Authors: Marilynne Robinson
Tags: #Fiction - Drama, #Family & Relationships, #Iowa
Why did it matter? Doll had washed away her shame, some part of it, when she took her as a child. And then that night, when she hadn’t even seen her for a month, didn’t even know she was in the same town, Doll came to her all bloody. The scrawnier Doll got, the more time she’d spent on that knife, whetting it long after it was as sharp as it ever would be. Sometimes Lila would hear that sound, be waked by it, when Doll had trouble sleeping. Doll carried it open, tied to her leg, so there wouldn’t be any problem in using it fast if she had to. When Doll came to her finally, white and trembling, it took Lila a lot of washing even to find her wounds, because she had been hiding all day until it was dark, with her dress loosened so the blood wouldn’t dry the cloth onto the cuts. And the blood wasn’t all hers, either. Probably most of it wasn’t. The poor old woman seemed positively ashamed she hadn’t died. She said, “I do hate to trouble you, child.” She said, “When him and me went to it, I thought that would be the end of me for sure. I expected I might die this morning, or die on the way over here. I don’t know.” So Lila tried to be gentle and Doll tried to be brave, and there was just blood all over everything.
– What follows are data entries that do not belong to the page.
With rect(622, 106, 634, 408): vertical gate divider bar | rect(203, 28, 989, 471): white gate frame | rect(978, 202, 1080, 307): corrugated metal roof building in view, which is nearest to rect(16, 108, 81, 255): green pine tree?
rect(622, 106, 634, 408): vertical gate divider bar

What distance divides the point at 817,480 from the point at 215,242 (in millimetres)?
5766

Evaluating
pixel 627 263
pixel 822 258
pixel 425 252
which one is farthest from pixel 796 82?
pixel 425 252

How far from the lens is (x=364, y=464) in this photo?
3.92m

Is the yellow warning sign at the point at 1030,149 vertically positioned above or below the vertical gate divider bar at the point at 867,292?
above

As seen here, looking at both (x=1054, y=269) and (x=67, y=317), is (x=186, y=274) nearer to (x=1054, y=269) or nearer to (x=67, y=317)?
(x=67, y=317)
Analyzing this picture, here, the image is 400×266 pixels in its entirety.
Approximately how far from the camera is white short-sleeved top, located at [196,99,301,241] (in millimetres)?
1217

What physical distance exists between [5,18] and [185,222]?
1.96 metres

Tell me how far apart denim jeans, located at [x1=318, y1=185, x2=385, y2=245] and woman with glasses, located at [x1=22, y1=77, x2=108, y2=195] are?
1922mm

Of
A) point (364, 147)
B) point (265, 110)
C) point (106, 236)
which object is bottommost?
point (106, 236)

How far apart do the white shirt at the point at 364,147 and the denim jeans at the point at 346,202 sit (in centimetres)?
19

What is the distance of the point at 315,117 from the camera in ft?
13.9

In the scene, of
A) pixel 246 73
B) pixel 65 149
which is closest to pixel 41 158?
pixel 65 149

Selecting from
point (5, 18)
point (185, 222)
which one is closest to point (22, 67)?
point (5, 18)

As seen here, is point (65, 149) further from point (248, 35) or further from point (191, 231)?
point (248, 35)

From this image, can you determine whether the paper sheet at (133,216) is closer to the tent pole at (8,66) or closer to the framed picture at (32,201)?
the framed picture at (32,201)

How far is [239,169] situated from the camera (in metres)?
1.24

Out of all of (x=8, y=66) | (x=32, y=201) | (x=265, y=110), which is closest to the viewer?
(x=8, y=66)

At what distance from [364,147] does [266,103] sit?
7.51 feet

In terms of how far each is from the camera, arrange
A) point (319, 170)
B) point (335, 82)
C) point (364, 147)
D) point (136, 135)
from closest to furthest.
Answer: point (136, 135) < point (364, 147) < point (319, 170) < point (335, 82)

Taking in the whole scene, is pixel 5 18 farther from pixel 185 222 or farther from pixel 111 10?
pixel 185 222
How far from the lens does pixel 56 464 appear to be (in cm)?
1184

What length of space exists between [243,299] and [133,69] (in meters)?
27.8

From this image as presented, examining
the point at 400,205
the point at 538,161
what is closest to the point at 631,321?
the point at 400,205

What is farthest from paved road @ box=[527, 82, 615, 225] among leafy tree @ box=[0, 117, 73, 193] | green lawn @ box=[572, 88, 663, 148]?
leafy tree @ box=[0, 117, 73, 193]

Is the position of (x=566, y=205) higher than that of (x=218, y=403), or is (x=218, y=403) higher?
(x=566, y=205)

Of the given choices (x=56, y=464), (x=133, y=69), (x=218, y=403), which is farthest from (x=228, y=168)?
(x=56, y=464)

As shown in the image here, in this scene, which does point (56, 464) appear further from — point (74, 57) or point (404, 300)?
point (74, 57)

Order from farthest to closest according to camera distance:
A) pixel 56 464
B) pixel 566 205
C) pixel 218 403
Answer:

The sheriff came the next morning. He said, “I never thought I’d see a woman your age mixed up in a knife fight,” and Doll mustered the strength to say, “He wasn’t no spring chicken hisself.” He laughed. “Looks like you won for sure. He lost, no doubt about that. Too bad for the both of you.” He was amusing himself with the strangeness of it all, and Doll knew it. But her face and hands were washed and her hair was brushed, and the rags were hidden away under the bed so some of the awfulness was put out of sight. Lila had slit Doll’s dress open with that filthy knife, and then pinned it closed again over the bandage, so she was covered, at least. They brought a stretcher for her.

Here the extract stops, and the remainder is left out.